Parmi les États de l’Allemagne il n’en est aucun dont la politique ait tendu aussi fortement que celle de la Prusse au maintien des centres locaux d’action, comme avantageux à la fois aux plus précieux intérêts du peuple et de l’État. Toutes les anciennes divisions, depuis les communes jusqu’aux provinces, ont été soigneusement conservées, ainsi que leurs constitutions ; et nous voyons, comme conséquence de ce fait, la population marchant très-rapidement vers la liberté, tandis que l’État fait de non moins rapides progrès en richesse et en pouvoir. Les résultats pacifiques de la décentralisation se manifestent là pleinement dans ce fait, que, sous la conduite de la Prusse, l’Allemagne du Nord a été amenée à un vaste système de fédération, grâce auquel le commerce intérieur a pris un rang qui correspond presque exactement à celui des États-Unis.

- Données fournies:
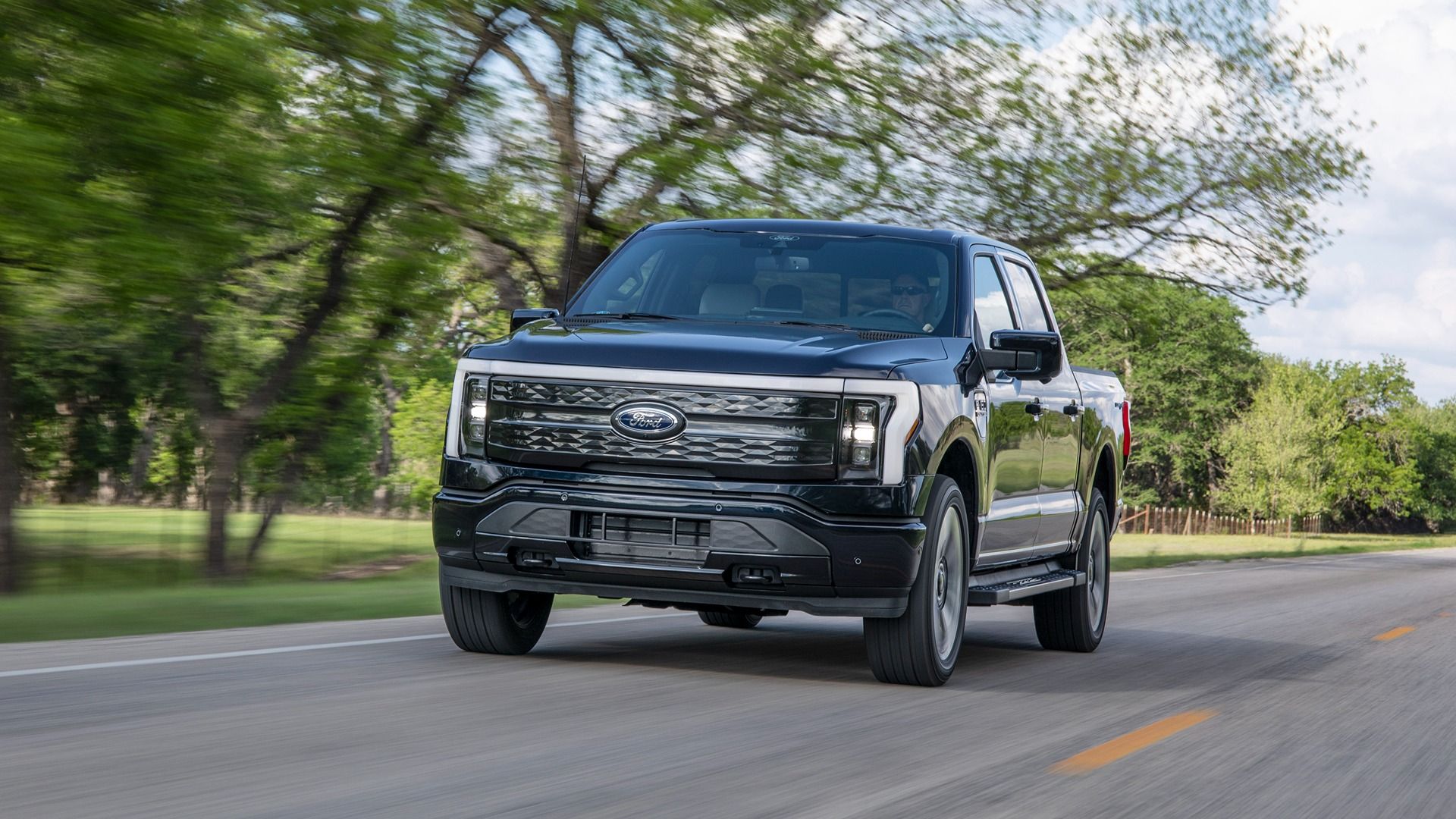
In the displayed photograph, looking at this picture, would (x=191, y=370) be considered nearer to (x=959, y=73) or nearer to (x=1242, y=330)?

- Objectif 1: Dans le texte sur la politique de la Prusse, extrayez fidèlement le passage qui s'ouvre sur les mots « Parmi les États » et se ferme sur « celui des États-Unis. ».
- Objectif 2: Prolongez le texte sur la décentralisation en Prusse à la suite de sa dernière phrase.

- Réponse rédigée 1:
Parmi les États de l’Allemagne il n’en est aucun dont la politique ait tendu aussi fortement que celle de la Prusse au maintien des centres locaux d’action, comme avantageux à la fois aux plus précieux intérêts du peuple et de l’État. Toutes les anciennes divisions, depuis les communes jusqu’aux provinces, ont été soigneusement conservées, ainsi que leurs constitutions ; et nous voyons, comme conséquence de ce fait, la population marchant très-rapidement vers la liberté, tandis que l’État fait de non moins rapides progrès en richesse et en pouvoir. Les résultats pacifiques de la décentralisation se manifestent là pleinement dans ce fait, que, sous la conduite de la Prusse, l’Allemagne du Nord a été amenée à un vaste système de fédération, grâce auquel le commerce intérieur a pris un rang qui correspond presque exactement à celui des États-Unis.

- Réponse rédigée 2:
Nulle part en Europe, la décentralisation n’avait été plus en vigueur, et nulle part la tendance à une association pacifique, ou, en d’autres termes, la force de résister aux attaques du dehors, résultat de l’union, ne s’était montrée plus complètement qu’en Suisse, malgré l’existence des dissidences religieuses les plus profondes. Les guerres et les révolutions de la période qui se termine en 1815, les révolutions continuelles et le développement toujours croissant de la centralisation en France, ont cependant produit en Suisse leur effet accoutumé, en donnant naissance à l’établissement d’une centralisation plus prononcée, sous l’empire de laquelle les cantons plus faibles ont été privés des droits dont ils avaient joui depuis plusieurs siècles ; et la tyrannie et l’oppression remplacent peu à peu la liberté et l’immunité, en matière d’impôts, qui existaient antérieurement.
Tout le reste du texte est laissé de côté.